PROBLEM DESCRIPTION »
Return the lines below that contain "frame".

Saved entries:
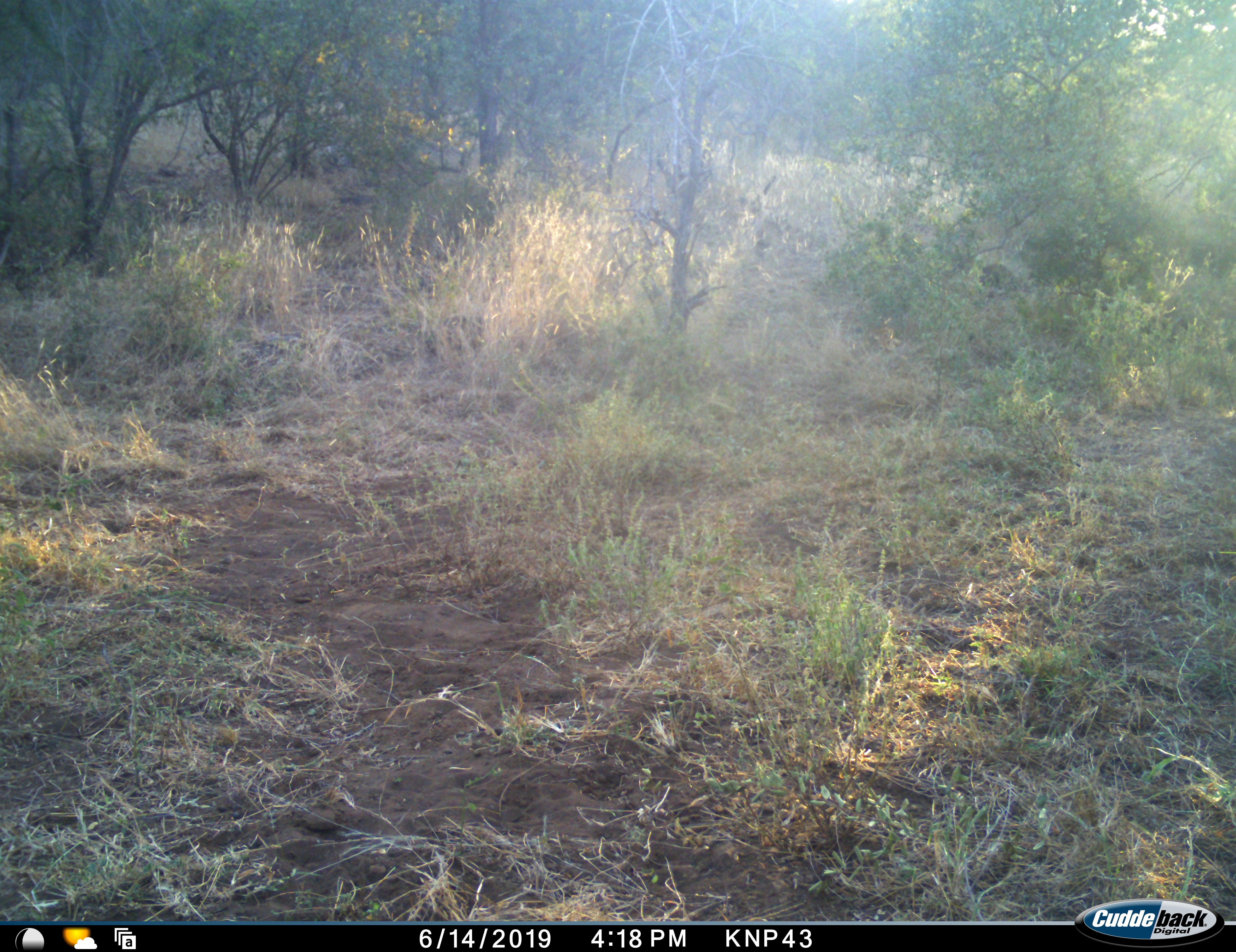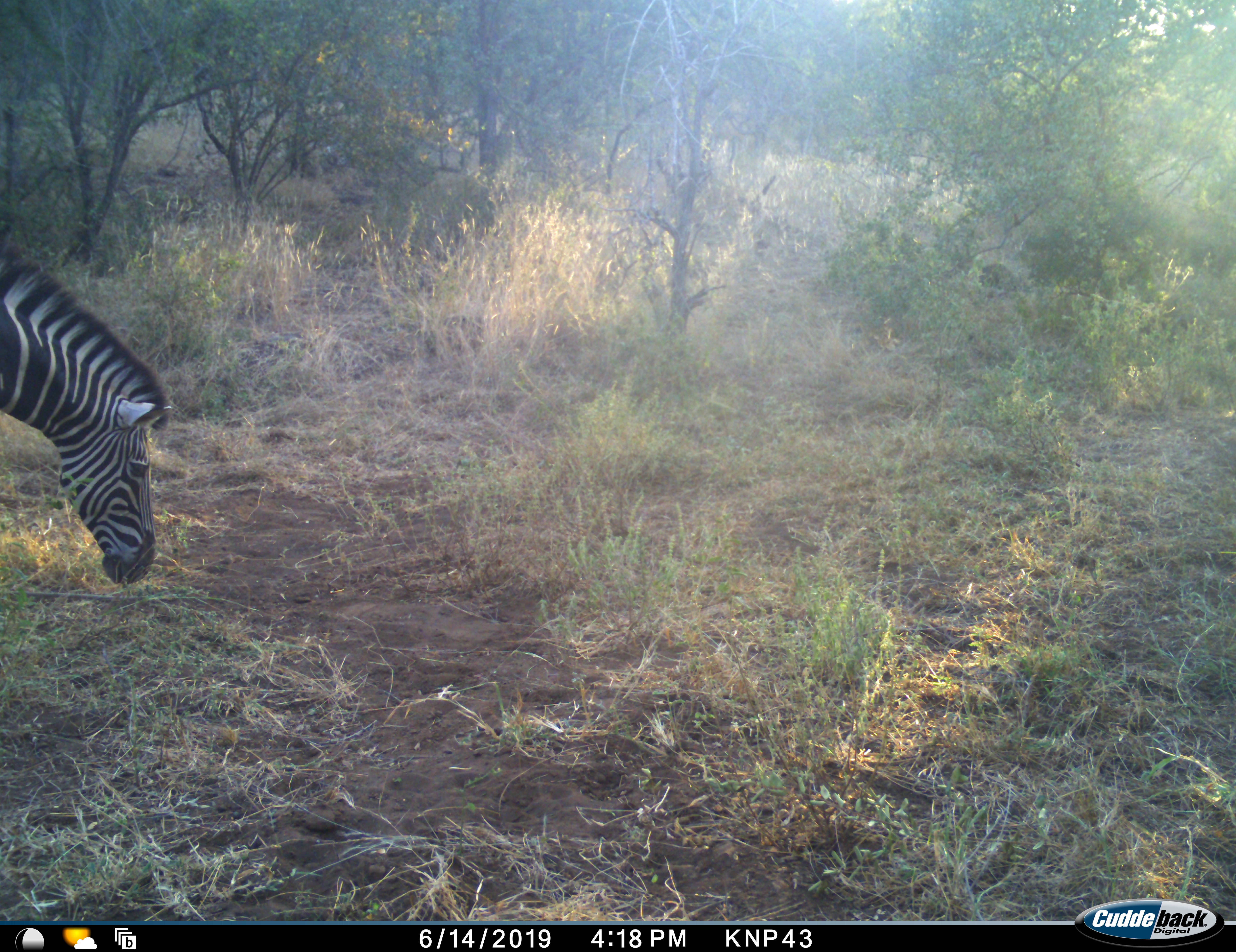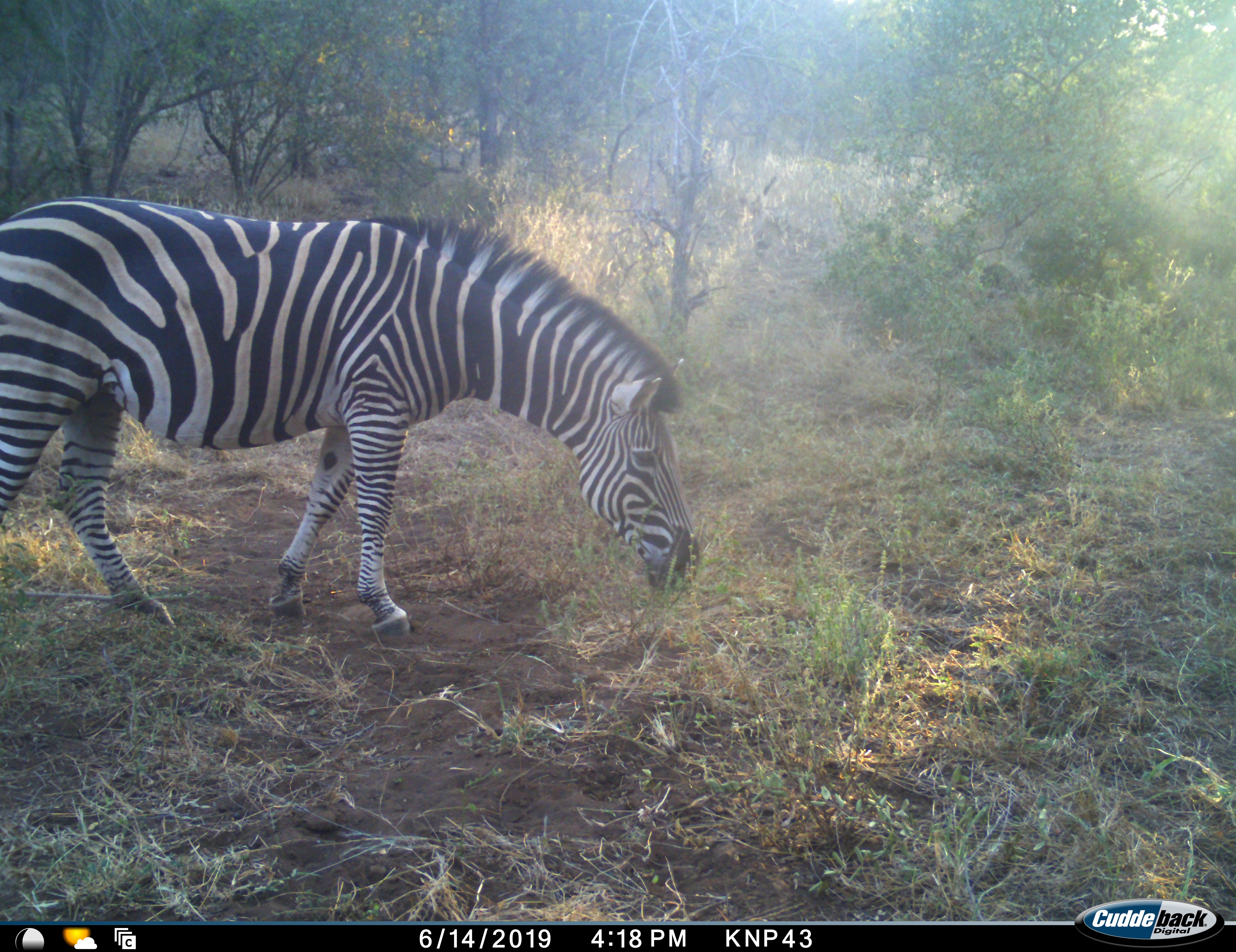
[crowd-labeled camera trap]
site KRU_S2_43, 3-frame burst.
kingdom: Animalia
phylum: Chordata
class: Mammalia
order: Perissodactyla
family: Equidae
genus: Equus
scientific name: Equus quagga burchellii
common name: burchell's zebra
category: zebraburchells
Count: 1.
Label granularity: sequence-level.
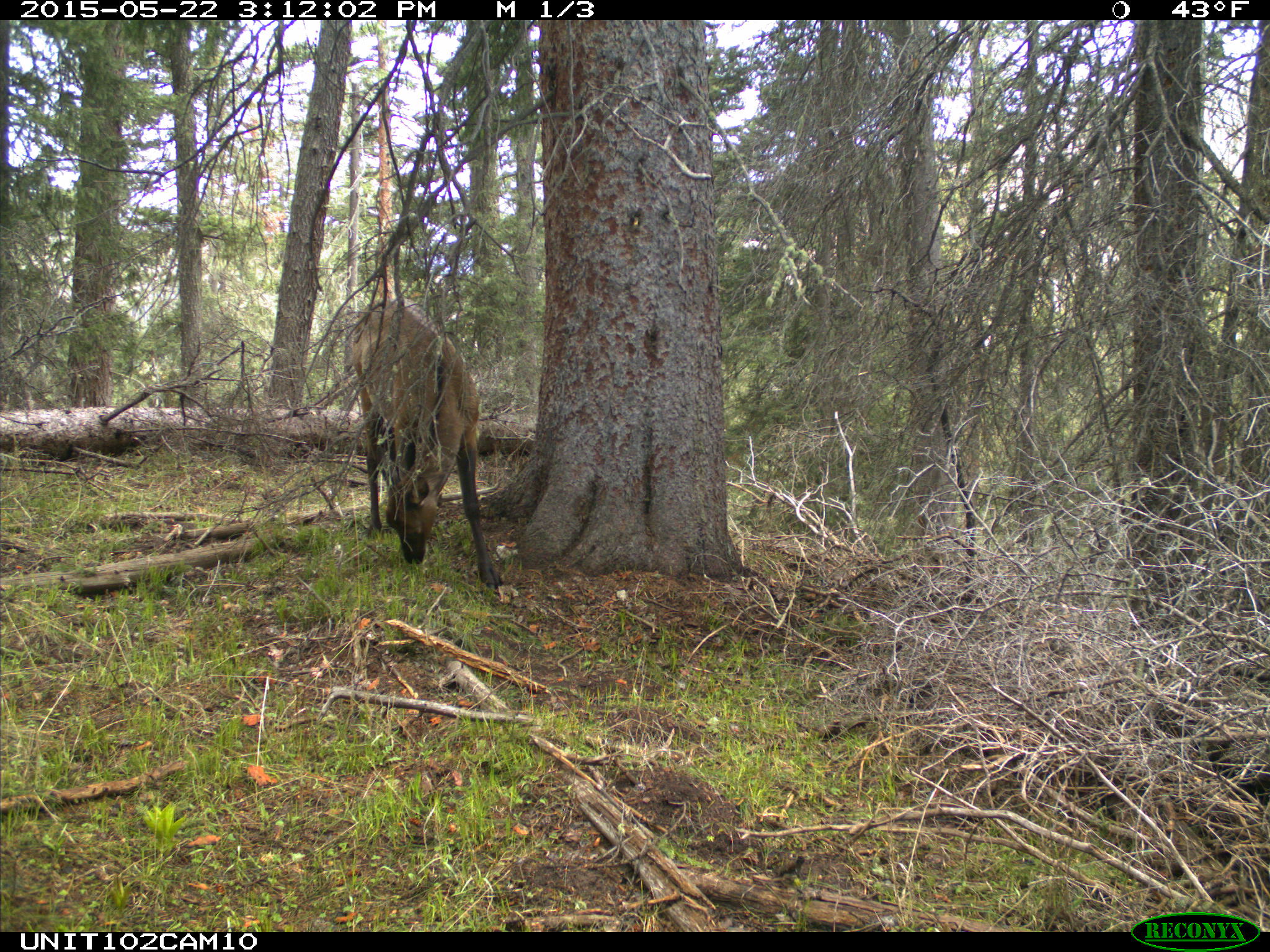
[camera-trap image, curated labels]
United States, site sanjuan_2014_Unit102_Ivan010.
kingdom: Animalia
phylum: Chordata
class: Mammalia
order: Artiodactyla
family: Cervidae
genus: Cervus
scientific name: Cervus elaphus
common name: red deer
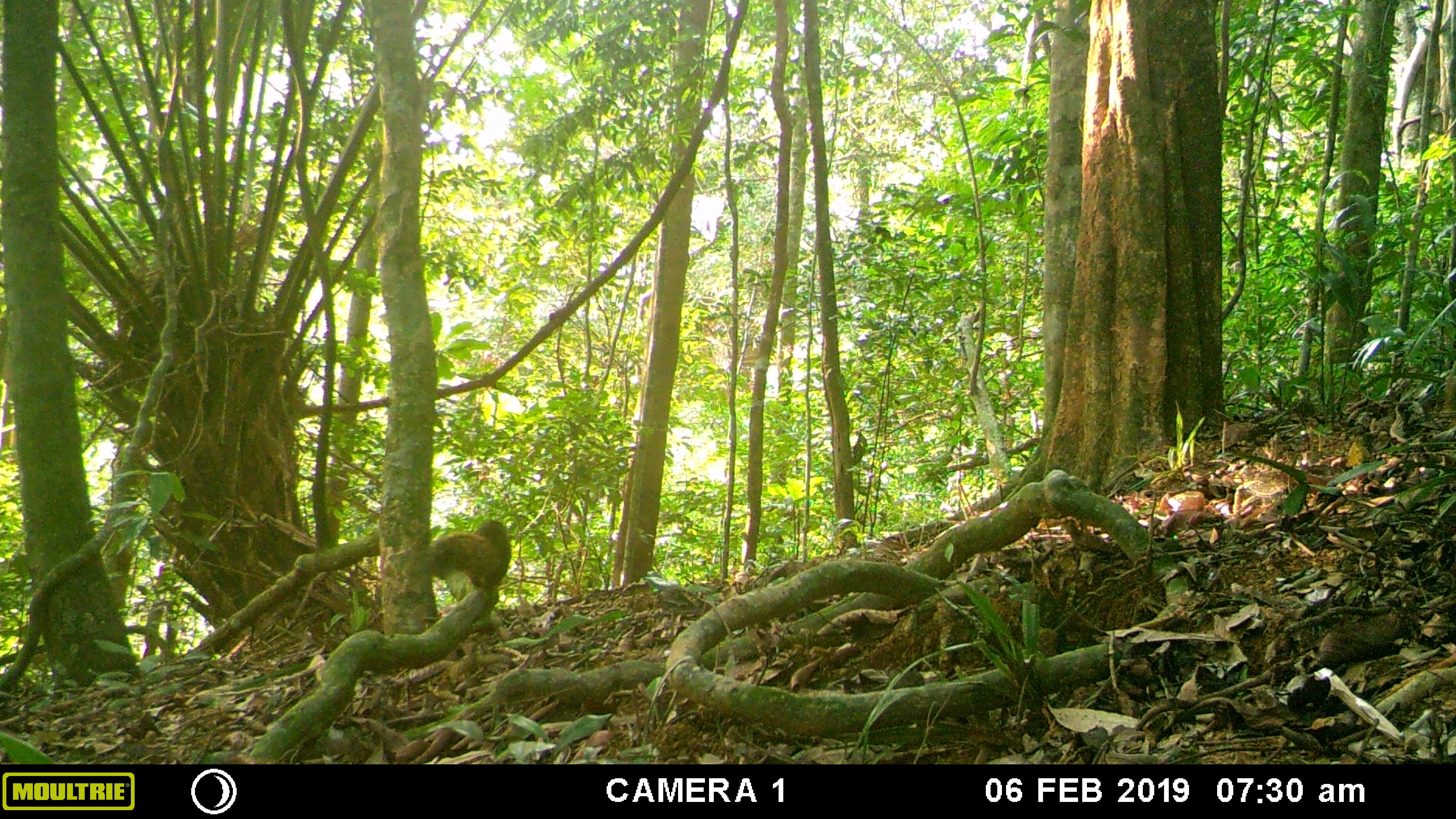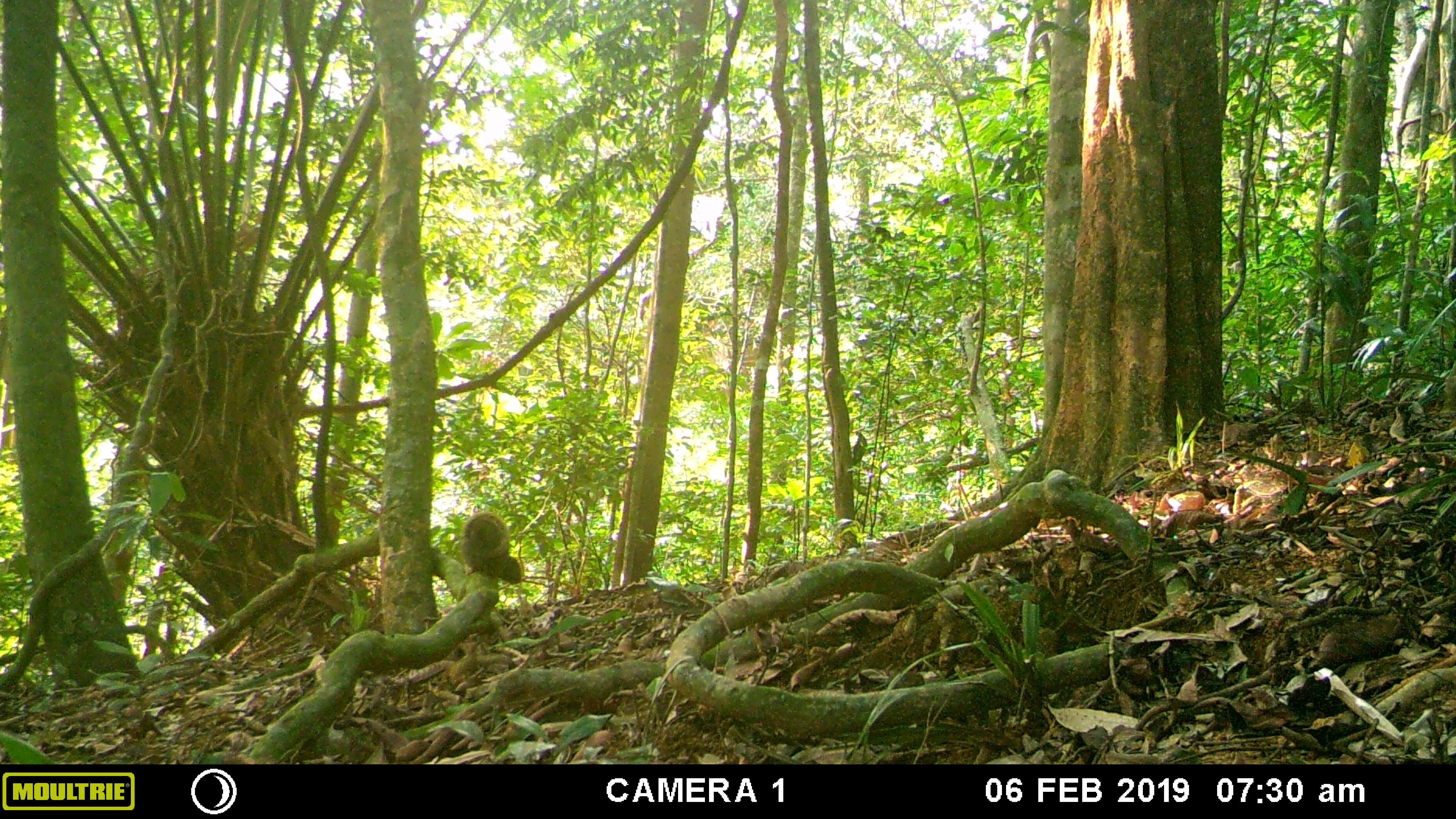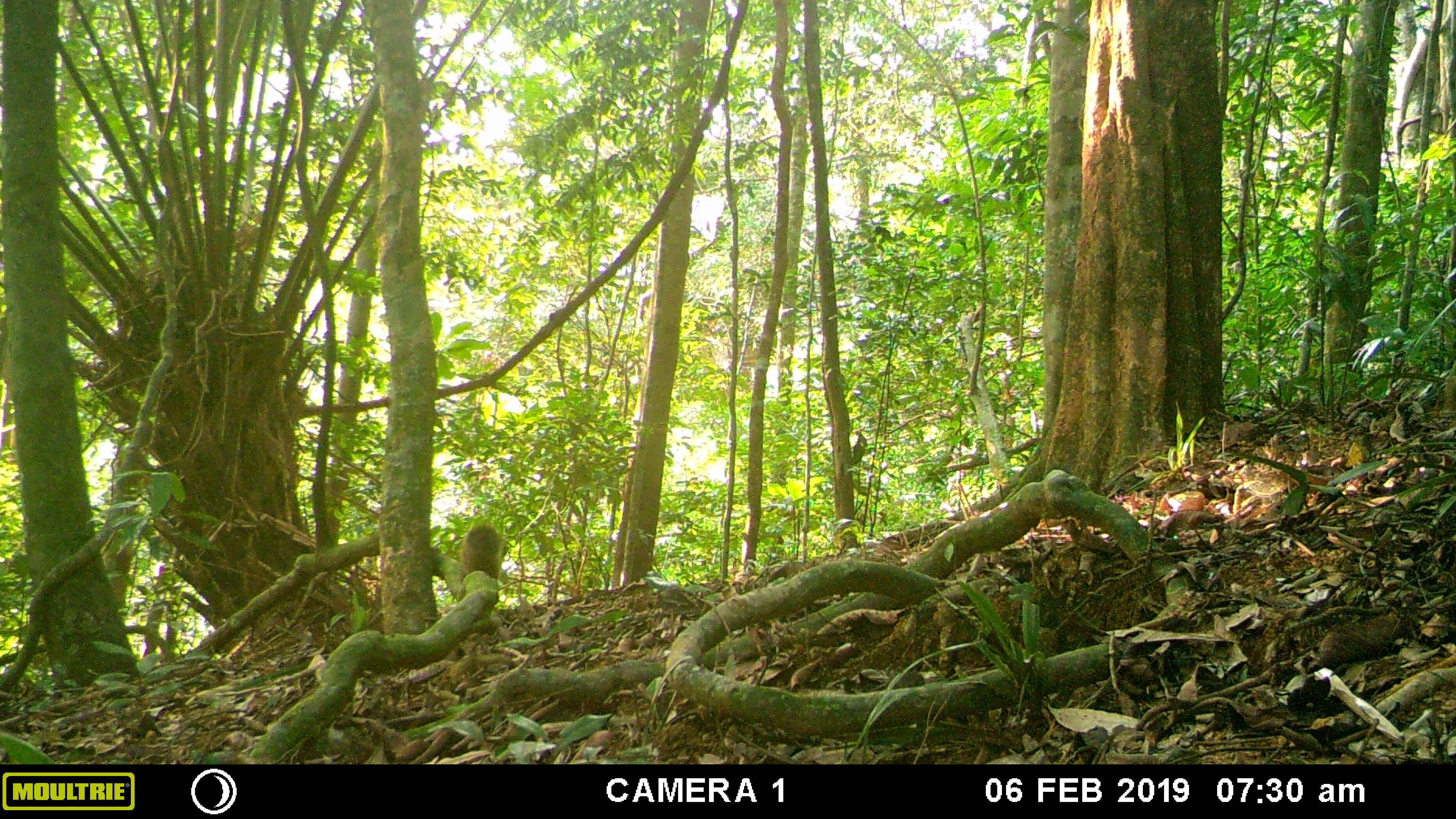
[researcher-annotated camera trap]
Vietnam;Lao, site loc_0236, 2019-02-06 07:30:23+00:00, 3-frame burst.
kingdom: Animalia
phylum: Chordata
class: Mammalia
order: Rodentia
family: Sciuridae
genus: Callosciurus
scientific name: Callosciurus erythraeus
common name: pallas's squirrel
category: pallass squirrel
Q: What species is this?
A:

WRITTEN RESPONSE »
site KRU_S2_43, 3-frame burst.
Vietnam;Lao, site loc_0236, 2019-02-06 07:30:23+00:00, 3-frame burst.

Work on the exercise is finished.